Stéphanie Tesson parle de la scène comme d’une « lanterne magique [où se déroule] la fable d’un dieu qui se fait homme par amour pour une mortelle ». C’est ainsi que nous sommes invité·e·s à considérer ce spectacle. Comme un lieu magique d’expérimentation théâtrale. La mise en scène dépasse les lectures possibles de l’histoire, préférant une ode au texte, un hommage au théâtre de Molière. Alternant scènes mouvementées et statiques, celles-ci plus fréquentes dans le dernier acte, le spectacle ne tente pas d’amoindrir les longueurs imputables au texte et perceptibles par le public. Il s’agit de magnifier un théâtre en cherchant à correspondre à une idée que le/la spectateur/trice pourrait se faire de Molière. Dès lors, Stéphanie Tesson refuse une mise en scène purement archéologique du théâtre des années 1660. La metteuse en scène exploite l’imaginaire collectif lié à Molière sans remettre en question son fondement parfois faussé. Il en est ainsi du costume d’Amphitryon/Jupiter : d’aucuns pourraient affirmer qu’il est d’époque par son hétérogénéité avec notre mode actuelle. Seulement, il fonctionne surtout comme référent d’une situation temporelle révolue, à savoir le règne de Louis XIV. Les comédiens interprétant Amphitryon et Jupiter arborent une tunique rouge ornée d’un soleil doré ; ils portent une perruque bouclée. Le costume a une valeur générale d’historicisation, sans pour autant témoigner d’une recherche scénographique historique. Le décor fonctionne de la même manière ; il ne s’agit pas de correspondre véritablement aux pratiques du théâtre du XVIIe siècle mais de rattacher le spectacle à l’imaginaire d’un contexte idéalisé par le public. Le parallèle que nous faisions entre le ciel dont se drape Jupiter et la voûte du palais Médicis-Riccardi de Florence en témoigne : la fresque date de la seconde moitié du XVIIe. Notons également la prosodie parfaite des comédien·ne·s qui reste tout à fait idéale au regard des pratiques réelles de la diction d’époque. De même pour les intermèdes musicaux au clavecin entre les actes : la restitution historique aurait voulu la présence de musiciens sur scène et non une diffusion à l’aide de haut-parleurs.

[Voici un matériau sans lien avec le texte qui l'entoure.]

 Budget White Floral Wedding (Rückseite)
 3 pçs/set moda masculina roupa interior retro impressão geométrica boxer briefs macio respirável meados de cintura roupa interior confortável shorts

Il s’agissait donc bien ce 1er novembre de présenter un hommage sans (tentative de) restitution véritable ni de recontextualisation ou de réinterprétation. Le classique y est une matière révélatrice de l’imaginaire collectif sur le théâtre du XVIIe siècle : le spectacle comble le public sans s’ériger en porteur d’une vérité historique sur la représentation à l’époque de Molière. Nous pourrions ajouter qu’à l’image des dieux qui se jouent des humains, Stéphanie Tesson et ses comédien·ne·s se jouent du public, mais en usant d’une imposture cette fois-ci positive, invitant à l’émerveillement.